Beneath this line sits some data. Return only its lines from the one holding "Kitten on a" through the one holding "Low angle view", inclusive, exactly, with the images removed.

▶ DATA TO PROCESS:
——————————
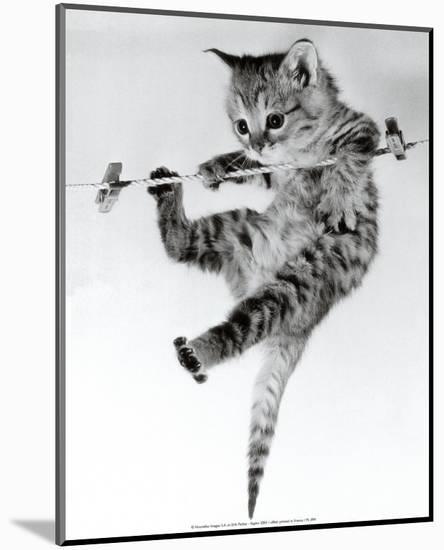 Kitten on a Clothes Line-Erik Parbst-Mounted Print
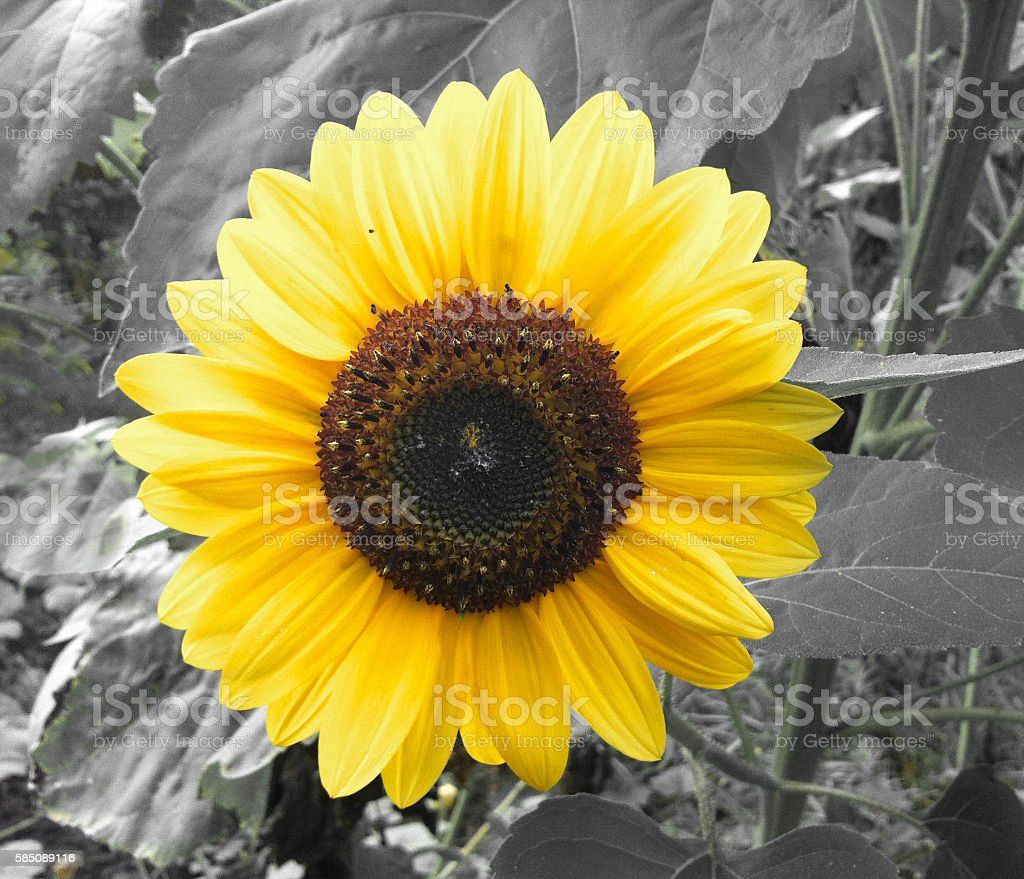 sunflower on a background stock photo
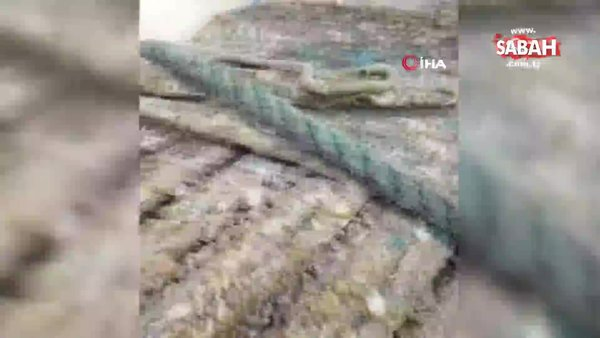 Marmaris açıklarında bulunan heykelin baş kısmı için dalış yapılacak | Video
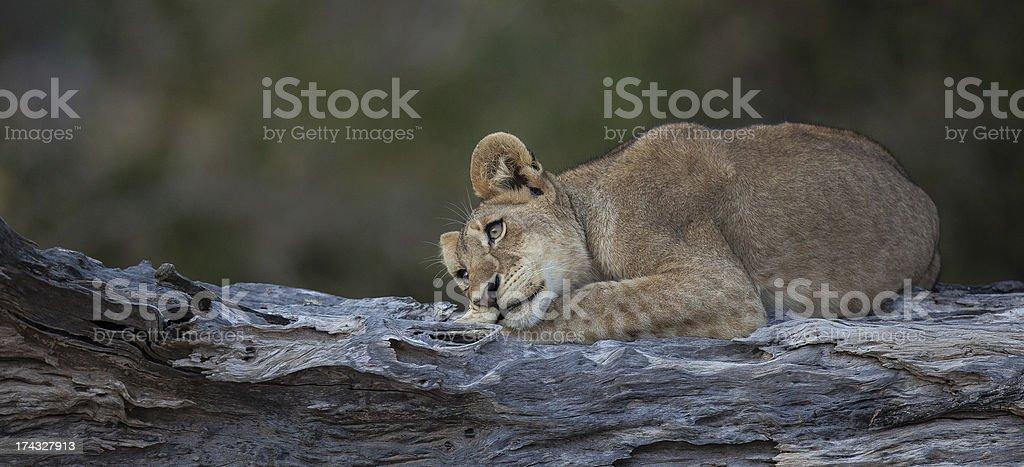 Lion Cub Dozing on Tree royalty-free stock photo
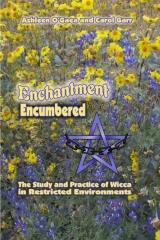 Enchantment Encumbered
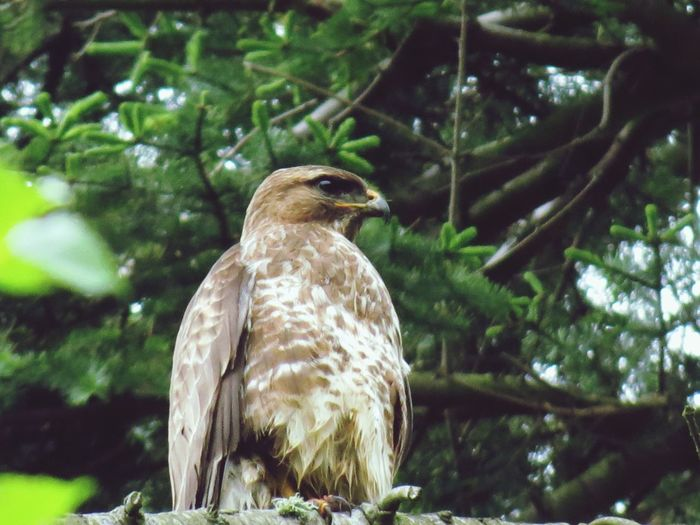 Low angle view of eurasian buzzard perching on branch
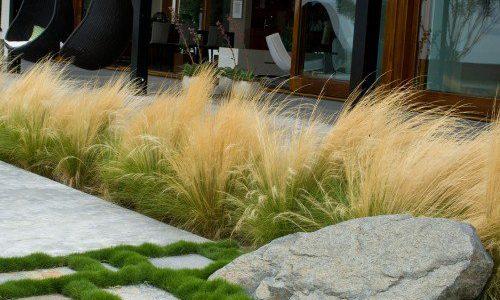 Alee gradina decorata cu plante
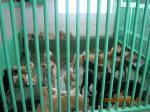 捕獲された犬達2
——————————
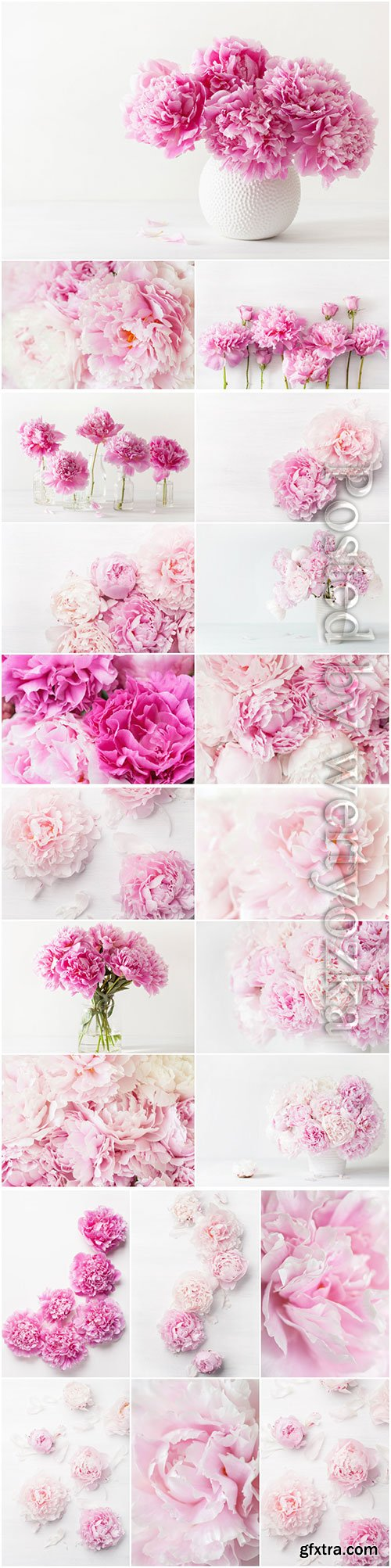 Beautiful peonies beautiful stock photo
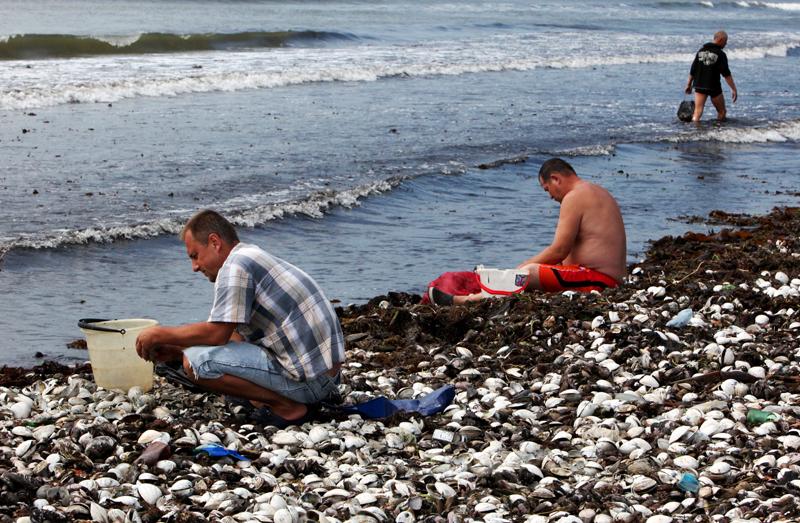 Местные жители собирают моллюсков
——————————
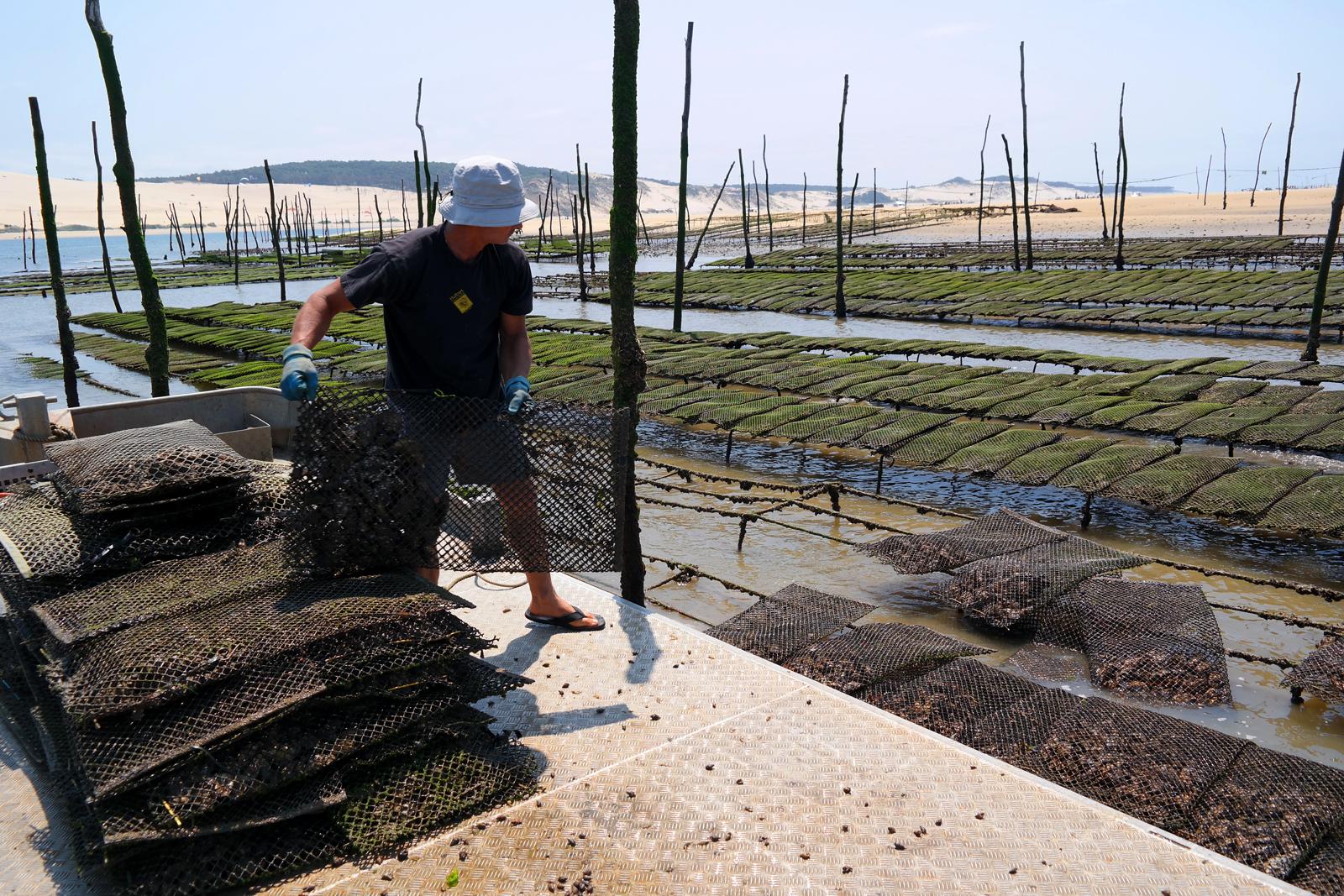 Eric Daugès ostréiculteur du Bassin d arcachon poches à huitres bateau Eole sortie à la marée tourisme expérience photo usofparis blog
——————————
▶ SOLUTION BELOW:
 Kitten on a Clothes Line-Erik Parbst-Mounted Print
 sunflower on a background stock photo
 Marmaris açıklarında bulunan heykelin baş kısmı için dalış yapılacak | Video
 Lion Cub Dozing on Tree royalty-free stock photo
 Enchantment Encumbered
 Low angle view of eurasian buzzard perching on branch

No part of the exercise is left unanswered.